Читать «Rising Tide (зксм-1)» онлайн - страница 12

Mel Odom

The great lizard's death had been quick, too quick for it to even finish the meal it had caught. An erupting volcano could cause such a death, the malenti knew. The fires and heat created by some volcanoes could strip the meat from a body, even sour and poison the water.

The abyssal hills themselves were formed from volcanoes that had cooled. These dead volcanoes often left chambers and empty pockets located within them.

Laaqueel rose to her feet and walked away from the spot where the stones whirled. The reflected cadence coming from the rock strata lessened with each step she took. Twenty paces away, she couldn't feel it anymore.

She returned to the stones, feeling the cadence grow again. She experimented in the other directions as well, finding it to be the same with all three. The stones had marked the spot.

"Something lies below, honored one," Saanaa whispered.

"I know." Laaqueel knelt in prayer again, taking the circlet of shark's teeth from a tie to her harness at her waist. Like the singing bundles of her people, and the spinning ring of stones, the shark's teeth had been knotted and tied to reproduce sounds that were a prayer in the sahuagin language.
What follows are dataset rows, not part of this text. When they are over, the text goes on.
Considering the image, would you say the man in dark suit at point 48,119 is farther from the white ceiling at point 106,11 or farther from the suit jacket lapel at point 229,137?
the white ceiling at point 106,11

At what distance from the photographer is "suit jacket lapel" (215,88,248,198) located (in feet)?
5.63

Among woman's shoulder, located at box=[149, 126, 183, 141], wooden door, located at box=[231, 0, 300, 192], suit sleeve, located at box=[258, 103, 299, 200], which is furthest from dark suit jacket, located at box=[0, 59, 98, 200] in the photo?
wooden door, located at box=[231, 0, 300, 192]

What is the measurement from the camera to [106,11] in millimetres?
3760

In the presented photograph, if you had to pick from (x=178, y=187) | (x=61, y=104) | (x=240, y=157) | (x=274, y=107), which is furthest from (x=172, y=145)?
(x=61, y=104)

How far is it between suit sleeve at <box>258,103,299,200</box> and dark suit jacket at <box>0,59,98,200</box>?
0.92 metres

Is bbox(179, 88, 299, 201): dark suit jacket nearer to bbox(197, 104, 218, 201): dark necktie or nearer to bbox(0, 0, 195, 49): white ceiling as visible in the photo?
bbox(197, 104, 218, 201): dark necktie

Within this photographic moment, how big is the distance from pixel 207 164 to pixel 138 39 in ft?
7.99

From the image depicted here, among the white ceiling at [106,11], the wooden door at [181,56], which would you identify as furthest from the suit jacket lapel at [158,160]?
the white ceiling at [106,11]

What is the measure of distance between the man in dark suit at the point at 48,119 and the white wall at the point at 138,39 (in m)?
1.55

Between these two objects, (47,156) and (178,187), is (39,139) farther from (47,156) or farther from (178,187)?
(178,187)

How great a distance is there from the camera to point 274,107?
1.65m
The shark's teeth rattled as she shook them, crying out Sekolah's name. She listened to the chant, pacing the words of her prayer with the cadence, growing faster as she summoned the power the Great Shark had given her. Feeling it reach its peak within her, she shoved her hand forward.
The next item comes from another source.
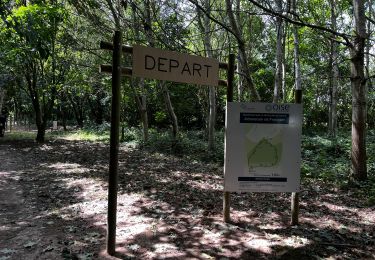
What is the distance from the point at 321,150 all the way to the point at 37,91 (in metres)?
13.3

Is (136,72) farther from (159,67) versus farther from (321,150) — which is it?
(321,150)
The power surged through the water from her hand, leaving a wake of brightly colored bubbles. When it struck the rock, a hollow booming gong sounded deep inside the cavern below. In seconds, the rock changed, softening, turning to loose mud. When the power had drained her, leaving her weak and gasping water in big gulps, Laaqueel swam to the site below the stones. She shoved her trident deep into what had once been rock, raking aside what was now mud.

It only took a minute to breach the outer shell of the chamber. Saanaa and Viiklee helped her widen the hole. Darkness gaped up at them, but the echoed resonance of the rattling stones sounded louder, echoing still more as the first chamber funneled the noise into another chamber further on.

When the hole was wide enough, Laaqueel waved the other priestesses back. Even their sahuagin vision couldn't penetrate the gloom trapped inside. She spotted a school of luminous fish out beyond the one hundred pace mark from the open chamber. They glowed pale blue-green. Gathering her trident in both hands, she swam toward the fish, bursting in among them too quickly for them to save themselves. The trident flicked out rapidly, impaling five of the fish.